▶ **What the task requires**: The lines needed are those below that contain the word "thresholds"; copy each one.

▶ **Information provided**:
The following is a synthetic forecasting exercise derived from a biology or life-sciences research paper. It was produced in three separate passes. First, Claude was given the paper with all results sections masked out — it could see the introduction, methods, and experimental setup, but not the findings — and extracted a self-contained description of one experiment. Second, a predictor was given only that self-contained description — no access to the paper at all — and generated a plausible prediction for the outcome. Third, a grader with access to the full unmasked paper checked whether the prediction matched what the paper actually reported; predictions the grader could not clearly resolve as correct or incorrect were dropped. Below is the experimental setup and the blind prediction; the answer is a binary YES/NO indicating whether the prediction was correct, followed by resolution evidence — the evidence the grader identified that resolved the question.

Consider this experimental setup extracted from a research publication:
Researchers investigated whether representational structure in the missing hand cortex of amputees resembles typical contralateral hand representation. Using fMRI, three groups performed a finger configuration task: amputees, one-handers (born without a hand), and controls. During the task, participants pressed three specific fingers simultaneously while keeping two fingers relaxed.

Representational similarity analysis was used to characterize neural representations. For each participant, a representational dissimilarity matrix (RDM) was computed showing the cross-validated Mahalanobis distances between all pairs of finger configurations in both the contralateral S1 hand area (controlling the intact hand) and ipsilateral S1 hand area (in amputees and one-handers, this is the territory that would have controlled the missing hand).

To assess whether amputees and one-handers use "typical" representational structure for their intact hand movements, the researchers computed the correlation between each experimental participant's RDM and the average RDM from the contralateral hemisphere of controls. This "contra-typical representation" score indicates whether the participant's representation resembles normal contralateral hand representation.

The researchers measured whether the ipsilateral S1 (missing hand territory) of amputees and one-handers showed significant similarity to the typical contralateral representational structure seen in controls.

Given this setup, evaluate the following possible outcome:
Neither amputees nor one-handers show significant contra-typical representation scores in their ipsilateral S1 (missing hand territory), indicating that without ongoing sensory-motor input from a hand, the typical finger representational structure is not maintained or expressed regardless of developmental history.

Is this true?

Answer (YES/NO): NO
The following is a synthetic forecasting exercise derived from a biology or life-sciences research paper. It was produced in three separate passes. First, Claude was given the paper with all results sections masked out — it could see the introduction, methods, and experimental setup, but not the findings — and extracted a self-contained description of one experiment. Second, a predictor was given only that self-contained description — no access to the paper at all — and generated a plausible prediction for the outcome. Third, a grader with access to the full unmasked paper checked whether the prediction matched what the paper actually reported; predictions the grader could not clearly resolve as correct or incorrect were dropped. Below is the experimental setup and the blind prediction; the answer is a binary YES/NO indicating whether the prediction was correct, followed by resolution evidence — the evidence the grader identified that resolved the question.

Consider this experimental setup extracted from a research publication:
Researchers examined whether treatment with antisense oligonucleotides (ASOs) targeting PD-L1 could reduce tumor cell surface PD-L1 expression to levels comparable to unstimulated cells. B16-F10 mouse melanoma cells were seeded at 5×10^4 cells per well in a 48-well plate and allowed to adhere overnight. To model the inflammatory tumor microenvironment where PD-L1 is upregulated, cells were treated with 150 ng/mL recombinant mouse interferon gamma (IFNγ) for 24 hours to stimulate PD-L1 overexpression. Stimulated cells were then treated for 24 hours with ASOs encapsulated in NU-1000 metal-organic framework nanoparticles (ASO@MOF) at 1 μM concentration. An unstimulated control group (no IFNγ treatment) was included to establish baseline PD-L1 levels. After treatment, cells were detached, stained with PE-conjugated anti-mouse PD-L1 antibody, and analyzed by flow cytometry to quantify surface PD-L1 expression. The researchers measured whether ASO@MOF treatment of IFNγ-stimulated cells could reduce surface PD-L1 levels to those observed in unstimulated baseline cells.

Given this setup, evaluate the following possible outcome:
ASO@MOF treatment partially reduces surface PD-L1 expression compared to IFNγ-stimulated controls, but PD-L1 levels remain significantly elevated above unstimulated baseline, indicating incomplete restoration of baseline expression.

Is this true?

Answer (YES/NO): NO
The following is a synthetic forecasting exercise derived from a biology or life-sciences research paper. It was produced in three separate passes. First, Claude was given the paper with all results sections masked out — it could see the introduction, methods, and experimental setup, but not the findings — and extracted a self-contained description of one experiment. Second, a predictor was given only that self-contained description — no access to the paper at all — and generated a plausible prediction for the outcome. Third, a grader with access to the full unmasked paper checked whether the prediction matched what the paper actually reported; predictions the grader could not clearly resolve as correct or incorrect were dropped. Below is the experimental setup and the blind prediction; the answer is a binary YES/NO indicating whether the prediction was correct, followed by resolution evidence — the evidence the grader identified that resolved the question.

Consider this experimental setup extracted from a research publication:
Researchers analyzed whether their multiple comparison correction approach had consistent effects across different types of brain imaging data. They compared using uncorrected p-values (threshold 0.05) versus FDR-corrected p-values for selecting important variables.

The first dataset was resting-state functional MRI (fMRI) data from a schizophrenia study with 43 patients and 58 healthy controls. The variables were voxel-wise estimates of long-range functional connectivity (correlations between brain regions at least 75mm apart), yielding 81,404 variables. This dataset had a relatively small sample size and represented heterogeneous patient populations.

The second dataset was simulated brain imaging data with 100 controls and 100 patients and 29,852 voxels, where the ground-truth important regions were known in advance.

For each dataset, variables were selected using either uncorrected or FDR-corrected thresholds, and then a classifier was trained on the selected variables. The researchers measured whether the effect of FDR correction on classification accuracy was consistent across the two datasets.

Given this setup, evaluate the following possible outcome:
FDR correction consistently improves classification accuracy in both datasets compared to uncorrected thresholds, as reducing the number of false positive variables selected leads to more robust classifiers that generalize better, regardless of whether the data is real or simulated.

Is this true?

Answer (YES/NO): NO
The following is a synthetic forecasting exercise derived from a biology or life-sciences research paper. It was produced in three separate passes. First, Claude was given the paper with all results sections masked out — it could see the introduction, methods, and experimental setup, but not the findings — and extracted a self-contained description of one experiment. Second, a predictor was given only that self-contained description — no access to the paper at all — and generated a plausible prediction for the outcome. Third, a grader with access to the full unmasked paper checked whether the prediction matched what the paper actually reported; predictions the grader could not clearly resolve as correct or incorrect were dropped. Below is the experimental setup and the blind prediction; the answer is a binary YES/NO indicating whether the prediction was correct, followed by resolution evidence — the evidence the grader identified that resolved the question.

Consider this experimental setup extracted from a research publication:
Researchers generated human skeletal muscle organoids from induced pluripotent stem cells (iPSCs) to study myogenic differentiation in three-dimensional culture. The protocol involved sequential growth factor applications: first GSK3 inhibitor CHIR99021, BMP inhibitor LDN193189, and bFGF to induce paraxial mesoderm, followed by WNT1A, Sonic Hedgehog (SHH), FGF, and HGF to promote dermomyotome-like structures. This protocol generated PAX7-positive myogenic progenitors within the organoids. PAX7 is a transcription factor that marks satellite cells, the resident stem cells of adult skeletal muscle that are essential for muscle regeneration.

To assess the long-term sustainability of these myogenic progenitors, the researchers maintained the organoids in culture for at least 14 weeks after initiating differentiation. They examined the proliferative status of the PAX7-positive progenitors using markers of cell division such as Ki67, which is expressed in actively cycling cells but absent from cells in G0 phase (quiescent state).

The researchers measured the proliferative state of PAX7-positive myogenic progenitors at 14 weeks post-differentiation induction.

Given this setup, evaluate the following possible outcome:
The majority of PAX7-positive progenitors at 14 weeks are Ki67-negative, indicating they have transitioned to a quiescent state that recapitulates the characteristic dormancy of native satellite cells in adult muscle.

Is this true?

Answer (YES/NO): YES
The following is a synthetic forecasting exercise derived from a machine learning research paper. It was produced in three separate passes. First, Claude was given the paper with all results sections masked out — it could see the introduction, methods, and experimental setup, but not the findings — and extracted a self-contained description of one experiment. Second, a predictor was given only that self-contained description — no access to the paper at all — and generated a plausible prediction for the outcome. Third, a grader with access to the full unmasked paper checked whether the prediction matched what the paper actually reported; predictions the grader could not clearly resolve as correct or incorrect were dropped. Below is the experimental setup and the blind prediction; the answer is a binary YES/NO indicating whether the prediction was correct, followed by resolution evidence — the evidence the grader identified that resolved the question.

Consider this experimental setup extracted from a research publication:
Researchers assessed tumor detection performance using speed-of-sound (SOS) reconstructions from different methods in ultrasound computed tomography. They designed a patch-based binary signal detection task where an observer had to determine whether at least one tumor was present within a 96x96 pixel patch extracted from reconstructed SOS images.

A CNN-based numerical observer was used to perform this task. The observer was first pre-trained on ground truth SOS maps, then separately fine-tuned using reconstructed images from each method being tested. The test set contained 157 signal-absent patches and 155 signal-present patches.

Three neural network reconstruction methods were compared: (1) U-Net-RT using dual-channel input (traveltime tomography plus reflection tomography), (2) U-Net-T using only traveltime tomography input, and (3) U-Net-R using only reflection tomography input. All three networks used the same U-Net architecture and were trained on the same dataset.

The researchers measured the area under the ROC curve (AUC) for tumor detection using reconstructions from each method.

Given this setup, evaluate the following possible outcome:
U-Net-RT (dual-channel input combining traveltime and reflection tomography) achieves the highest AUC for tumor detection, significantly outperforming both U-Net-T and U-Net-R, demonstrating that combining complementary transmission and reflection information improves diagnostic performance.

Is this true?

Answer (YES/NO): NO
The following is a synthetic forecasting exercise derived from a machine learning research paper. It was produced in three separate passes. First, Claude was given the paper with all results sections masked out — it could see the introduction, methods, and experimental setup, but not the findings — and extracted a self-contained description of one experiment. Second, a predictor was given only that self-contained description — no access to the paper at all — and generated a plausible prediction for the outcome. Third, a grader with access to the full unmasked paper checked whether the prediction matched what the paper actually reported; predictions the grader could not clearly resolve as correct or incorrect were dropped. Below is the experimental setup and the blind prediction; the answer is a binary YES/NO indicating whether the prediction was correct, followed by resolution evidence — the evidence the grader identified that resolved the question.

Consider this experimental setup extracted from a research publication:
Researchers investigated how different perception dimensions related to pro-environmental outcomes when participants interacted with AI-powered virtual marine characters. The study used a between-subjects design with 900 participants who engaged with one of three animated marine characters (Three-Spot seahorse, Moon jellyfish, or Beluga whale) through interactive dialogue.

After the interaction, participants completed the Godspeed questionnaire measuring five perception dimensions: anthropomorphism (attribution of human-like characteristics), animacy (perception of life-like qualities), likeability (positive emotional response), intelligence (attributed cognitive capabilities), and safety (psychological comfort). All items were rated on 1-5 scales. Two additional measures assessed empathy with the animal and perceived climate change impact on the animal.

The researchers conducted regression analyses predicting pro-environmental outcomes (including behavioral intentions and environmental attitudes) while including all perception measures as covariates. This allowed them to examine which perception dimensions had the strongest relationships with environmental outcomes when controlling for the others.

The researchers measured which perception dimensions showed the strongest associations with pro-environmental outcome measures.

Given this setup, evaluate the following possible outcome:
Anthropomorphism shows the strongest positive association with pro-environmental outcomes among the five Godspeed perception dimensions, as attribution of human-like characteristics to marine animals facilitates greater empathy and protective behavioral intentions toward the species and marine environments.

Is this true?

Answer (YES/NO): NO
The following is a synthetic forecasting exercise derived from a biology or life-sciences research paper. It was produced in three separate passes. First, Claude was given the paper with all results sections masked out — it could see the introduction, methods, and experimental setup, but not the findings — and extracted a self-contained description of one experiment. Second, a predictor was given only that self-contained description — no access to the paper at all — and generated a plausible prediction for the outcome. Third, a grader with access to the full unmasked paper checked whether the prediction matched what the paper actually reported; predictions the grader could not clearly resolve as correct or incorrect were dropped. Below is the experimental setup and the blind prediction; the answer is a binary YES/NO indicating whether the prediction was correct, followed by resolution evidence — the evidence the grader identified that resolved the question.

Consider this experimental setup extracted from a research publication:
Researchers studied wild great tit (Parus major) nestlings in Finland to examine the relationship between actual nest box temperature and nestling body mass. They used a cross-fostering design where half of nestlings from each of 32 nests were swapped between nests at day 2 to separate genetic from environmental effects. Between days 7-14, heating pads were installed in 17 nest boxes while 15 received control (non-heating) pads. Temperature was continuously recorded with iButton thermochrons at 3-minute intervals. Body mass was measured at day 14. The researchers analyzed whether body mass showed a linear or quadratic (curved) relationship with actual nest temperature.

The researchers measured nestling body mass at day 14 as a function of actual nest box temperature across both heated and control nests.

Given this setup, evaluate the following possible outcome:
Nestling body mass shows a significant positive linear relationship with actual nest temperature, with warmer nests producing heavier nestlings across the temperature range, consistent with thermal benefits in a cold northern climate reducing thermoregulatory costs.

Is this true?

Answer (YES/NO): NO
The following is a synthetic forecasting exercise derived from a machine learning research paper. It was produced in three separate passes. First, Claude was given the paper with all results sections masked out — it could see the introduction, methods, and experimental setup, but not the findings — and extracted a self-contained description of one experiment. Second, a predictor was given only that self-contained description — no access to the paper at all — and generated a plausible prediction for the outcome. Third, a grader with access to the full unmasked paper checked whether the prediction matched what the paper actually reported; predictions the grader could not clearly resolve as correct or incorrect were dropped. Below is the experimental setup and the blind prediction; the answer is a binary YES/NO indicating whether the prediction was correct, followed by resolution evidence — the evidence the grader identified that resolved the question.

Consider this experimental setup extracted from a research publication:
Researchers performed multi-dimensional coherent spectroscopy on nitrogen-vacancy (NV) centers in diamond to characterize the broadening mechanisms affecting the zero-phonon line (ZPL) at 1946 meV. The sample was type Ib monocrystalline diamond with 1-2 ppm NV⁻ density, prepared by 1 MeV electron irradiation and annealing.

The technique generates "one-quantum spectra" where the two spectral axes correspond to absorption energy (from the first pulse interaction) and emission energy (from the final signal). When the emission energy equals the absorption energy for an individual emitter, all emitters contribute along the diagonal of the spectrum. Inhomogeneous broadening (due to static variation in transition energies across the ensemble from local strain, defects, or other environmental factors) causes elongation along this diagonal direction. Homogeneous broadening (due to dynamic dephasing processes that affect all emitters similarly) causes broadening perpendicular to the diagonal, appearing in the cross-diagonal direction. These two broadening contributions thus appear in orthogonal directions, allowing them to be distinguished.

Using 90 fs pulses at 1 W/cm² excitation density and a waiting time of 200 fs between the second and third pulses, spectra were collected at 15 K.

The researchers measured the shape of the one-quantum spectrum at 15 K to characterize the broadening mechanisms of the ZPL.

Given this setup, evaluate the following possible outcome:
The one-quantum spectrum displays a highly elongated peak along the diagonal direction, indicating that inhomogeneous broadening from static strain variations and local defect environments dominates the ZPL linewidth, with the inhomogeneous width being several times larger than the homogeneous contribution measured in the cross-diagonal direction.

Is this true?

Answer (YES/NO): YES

▶ **Final answer**:
For each dataset, variables were selected using either uncorrected or FDR-corrected thresholds, and then a classifier was trained on the selected variables. The researchers measured whether the effect of FDR correction on classification accuracy was consistent across the two datasets.
FDR correction consistently improves classification accuracy in both datasets compared to uncorrected thresholds, as reducing the number of false positive variables selected leads to more robust classifiers that generalize better, regardless of whether the data is real or simulated.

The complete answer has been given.